If you're from the Pacific Northwest, get into the PNWBA quickly. Lots of
great people and so welcoming to amateurs.

------
thoughtpalette
Set up RetroPi on it, ordered some SNES USB controllers for like $7 each.

[https://github.com/petrockblog/RetroPie-
Setup](https://github.com/petrockblog/RetroPie-Setup)

I realized all the games are a lot harder than they felt when I was a child.
Can't get past the second person on Mortal Kombat 3... but Super Mario World
is a lot of fun.

------
fnordfnordfnord
A retro arcade for my kid. There are hundreds of examples.

FM Stereo transmitter (I needed a signal to test my rtl2832 SDR indoors).

Home automation. This is the only project that has any 'unique' work, the
others were just "follow the examples".

I'm converting a mobility scooter into a semi-autonomous robot but, nothing
impressive to report yet.

------
sprobertson
My drunk friend kicked in my front door so I took the opportunity to replace
the busted strike with an electric strike.

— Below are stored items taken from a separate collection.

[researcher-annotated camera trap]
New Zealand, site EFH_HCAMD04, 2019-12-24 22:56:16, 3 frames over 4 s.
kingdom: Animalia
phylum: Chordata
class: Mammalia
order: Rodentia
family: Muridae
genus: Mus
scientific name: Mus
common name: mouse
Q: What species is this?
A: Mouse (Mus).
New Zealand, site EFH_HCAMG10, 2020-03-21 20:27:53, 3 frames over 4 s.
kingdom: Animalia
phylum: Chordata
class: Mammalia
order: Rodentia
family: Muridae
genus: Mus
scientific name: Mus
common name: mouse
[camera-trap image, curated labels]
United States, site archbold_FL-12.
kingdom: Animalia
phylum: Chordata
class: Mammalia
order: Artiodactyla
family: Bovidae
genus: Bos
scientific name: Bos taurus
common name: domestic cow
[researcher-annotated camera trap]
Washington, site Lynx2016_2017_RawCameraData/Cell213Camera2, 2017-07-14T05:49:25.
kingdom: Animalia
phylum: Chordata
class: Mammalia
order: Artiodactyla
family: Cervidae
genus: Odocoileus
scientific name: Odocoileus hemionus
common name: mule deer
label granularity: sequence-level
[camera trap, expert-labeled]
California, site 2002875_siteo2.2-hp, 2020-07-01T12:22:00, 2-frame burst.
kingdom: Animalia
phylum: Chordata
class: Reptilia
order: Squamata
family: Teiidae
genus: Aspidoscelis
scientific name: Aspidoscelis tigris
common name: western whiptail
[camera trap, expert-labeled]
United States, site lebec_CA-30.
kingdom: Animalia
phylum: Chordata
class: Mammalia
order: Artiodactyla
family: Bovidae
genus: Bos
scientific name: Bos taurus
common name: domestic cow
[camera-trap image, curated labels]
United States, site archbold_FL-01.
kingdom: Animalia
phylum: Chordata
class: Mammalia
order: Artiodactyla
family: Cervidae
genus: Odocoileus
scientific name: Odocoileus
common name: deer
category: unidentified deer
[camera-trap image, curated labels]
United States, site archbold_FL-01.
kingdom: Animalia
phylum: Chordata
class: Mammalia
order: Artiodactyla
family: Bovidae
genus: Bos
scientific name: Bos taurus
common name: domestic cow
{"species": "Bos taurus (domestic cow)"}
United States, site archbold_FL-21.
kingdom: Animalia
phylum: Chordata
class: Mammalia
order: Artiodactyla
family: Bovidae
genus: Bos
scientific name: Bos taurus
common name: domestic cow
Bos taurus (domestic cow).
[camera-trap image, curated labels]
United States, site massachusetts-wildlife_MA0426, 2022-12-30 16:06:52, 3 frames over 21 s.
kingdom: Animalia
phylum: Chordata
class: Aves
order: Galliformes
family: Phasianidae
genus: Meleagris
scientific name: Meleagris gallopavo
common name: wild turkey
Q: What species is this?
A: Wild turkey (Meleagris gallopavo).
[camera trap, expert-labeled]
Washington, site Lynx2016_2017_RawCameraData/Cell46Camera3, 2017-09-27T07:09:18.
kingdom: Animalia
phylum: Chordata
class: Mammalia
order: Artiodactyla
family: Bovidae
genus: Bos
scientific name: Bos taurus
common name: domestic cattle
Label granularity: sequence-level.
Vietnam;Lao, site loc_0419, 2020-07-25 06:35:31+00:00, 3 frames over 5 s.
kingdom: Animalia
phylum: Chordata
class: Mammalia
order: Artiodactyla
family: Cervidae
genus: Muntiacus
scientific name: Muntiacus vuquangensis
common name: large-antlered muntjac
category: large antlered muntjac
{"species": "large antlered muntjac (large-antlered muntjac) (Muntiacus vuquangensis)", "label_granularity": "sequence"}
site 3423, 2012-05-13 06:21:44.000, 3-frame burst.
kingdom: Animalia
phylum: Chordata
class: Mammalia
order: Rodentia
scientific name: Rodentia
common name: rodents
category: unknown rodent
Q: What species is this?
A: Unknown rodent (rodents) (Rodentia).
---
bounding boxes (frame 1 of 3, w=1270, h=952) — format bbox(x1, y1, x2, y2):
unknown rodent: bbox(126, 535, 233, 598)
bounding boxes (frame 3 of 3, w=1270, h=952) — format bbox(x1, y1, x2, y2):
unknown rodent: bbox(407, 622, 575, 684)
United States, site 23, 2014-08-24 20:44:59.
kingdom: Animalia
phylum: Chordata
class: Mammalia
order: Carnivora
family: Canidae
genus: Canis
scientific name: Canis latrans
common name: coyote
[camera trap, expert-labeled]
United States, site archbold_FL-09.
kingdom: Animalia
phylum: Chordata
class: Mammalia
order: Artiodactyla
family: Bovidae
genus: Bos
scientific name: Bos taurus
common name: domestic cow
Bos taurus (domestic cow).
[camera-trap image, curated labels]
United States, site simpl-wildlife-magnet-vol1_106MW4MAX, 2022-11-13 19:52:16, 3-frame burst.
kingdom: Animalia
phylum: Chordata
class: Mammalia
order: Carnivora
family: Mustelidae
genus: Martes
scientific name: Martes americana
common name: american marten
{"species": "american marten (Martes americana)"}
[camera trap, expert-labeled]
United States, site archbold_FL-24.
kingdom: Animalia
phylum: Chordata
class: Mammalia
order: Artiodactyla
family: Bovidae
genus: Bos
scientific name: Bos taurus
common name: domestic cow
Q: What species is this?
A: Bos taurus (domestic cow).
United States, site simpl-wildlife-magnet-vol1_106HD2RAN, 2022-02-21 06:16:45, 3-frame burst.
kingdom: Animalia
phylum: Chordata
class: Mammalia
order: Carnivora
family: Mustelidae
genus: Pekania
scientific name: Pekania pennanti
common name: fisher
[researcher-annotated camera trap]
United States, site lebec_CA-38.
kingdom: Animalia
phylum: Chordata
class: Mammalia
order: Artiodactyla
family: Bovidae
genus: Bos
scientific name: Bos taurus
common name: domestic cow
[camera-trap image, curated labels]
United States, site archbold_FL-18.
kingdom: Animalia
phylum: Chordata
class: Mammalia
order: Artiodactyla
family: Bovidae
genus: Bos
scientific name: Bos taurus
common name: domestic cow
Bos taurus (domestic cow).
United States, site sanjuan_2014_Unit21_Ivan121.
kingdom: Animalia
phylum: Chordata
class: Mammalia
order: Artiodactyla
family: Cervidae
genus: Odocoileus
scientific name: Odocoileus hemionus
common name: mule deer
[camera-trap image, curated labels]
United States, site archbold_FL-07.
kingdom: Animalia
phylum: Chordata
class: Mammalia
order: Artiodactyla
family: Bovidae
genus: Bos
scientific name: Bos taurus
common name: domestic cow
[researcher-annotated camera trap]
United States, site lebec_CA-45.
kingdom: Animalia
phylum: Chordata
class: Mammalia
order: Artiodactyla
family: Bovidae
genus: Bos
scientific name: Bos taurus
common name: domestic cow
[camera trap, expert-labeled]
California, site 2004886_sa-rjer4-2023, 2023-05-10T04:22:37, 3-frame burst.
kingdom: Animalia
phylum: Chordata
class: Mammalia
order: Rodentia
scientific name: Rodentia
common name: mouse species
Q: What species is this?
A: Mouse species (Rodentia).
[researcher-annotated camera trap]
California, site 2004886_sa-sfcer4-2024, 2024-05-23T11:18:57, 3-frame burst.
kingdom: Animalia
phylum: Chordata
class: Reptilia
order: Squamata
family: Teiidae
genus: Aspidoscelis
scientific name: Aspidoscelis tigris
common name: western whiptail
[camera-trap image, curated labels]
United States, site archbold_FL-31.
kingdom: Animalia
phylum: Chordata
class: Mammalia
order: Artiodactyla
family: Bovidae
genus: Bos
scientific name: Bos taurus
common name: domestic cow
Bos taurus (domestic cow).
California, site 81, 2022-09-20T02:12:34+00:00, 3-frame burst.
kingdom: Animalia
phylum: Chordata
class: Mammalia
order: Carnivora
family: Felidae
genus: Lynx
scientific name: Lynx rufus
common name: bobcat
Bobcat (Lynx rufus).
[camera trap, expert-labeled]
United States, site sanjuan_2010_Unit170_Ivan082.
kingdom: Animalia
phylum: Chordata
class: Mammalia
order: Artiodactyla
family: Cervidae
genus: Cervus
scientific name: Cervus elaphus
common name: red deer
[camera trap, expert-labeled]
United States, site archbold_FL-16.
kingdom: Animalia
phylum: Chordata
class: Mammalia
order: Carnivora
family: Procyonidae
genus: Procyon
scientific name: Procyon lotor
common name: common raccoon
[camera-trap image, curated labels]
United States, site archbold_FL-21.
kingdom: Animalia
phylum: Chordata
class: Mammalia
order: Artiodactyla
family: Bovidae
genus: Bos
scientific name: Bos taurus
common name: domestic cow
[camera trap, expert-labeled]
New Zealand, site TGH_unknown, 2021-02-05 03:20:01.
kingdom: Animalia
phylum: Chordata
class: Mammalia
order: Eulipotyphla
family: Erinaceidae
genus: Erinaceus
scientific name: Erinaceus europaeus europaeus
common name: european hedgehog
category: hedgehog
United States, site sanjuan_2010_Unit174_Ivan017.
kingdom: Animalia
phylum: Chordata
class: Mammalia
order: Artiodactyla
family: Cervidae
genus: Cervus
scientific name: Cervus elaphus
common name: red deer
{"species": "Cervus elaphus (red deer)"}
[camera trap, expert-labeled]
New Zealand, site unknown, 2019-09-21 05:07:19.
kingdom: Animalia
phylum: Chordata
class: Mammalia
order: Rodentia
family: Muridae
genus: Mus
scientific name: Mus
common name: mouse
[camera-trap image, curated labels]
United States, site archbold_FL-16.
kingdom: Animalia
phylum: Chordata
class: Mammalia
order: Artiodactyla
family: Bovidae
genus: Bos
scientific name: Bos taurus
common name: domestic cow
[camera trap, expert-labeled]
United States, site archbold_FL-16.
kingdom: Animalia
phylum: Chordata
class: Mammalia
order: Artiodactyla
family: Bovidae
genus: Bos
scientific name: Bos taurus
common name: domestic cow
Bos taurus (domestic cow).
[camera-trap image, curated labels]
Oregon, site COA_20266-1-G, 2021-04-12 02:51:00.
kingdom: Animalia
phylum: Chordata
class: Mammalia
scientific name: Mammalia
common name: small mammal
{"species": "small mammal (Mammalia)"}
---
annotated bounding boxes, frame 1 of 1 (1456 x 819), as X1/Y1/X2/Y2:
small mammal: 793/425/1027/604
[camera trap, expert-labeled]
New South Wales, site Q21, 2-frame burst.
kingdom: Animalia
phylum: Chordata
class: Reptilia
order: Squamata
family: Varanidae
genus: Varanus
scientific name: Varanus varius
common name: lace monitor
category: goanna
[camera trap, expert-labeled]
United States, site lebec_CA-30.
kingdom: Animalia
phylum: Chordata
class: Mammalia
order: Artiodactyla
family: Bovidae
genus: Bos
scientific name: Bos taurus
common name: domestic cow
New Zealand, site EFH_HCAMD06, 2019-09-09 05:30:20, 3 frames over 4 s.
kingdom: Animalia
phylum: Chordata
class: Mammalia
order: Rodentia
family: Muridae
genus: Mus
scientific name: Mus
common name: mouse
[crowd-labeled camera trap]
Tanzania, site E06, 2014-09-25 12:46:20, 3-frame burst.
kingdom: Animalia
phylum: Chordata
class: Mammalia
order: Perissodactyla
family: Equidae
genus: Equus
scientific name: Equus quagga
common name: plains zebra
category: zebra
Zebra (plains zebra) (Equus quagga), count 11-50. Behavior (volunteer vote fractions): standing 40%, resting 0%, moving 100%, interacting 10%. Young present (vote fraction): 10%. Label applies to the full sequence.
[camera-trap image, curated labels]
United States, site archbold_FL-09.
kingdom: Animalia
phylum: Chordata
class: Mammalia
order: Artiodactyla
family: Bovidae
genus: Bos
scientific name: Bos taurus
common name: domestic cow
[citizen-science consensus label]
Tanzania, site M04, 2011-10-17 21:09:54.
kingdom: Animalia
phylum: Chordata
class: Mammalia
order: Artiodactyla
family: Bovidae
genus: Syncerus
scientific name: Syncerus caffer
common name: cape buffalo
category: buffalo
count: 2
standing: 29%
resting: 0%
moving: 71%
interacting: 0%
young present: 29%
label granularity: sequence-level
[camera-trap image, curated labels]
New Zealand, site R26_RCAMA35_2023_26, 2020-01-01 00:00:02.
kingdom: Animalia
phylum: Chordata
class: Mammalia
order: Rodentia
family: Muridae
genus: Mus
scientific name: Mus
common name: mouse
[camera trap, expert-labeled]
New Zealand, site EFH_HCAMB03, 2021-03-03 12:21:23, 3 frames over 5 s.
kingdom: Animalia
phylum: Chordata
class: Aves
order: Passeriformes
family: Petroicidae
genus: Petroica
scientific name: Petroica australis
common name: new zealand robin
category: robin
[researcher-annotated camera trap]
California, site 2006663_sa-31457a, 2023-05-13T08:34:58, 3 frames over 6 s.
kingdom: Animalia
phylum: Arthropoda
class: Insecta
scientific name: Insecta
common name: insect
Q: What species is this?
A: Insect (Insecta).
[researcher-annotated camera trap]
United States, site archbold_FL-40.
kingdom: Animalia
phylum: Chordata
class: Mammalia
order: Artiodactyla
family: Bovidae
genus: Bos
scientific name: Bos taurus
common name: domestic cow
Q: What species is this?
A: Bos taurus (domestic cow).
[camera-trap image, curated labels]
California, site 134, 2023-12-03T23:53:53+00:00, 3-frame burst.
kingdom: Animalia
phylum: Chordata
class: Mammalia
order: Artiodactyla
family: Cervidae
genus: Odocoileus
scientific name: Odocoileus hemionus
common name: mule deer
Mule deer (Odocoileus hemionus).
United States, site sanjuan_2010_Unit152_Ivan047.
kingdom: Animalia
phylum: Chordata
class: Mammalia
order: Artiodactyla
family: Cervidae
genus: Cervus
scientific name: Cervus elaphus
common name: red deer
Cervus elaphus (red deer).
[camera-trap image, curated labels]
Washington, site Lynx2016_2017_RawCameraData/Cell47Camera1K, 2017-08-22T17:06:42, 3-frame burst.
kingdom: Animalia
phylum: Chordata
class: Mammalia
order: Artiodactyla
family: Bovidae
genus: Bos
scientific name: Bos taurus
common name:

A Raspberry Pi controls the relay
to switch it open, accessed via a simple Node.js app or text message (with
Twilio posting a webhook to said app).

------
nivertech
Building Wireless Sensor Networks with MQTT-S, RaspberryPi and Erlang

[http://slideshare.net/nivertech/zvi-mqtts-
foreuc2013](http://slideshare.net/nivertech/zvi-mqtts-foreuc2013)

------
emacsnw
\- A security camera with motion sensor

\- A semi-real time (with less than 10 seconds delay) pet monitoring system

------
trevorg16
The only thing that i have done is use it as lightweight server with Nginx
running on Arch.

------
deadfall
-XBMC -Tor wifi router

Working on: -running electric sheep -portable pi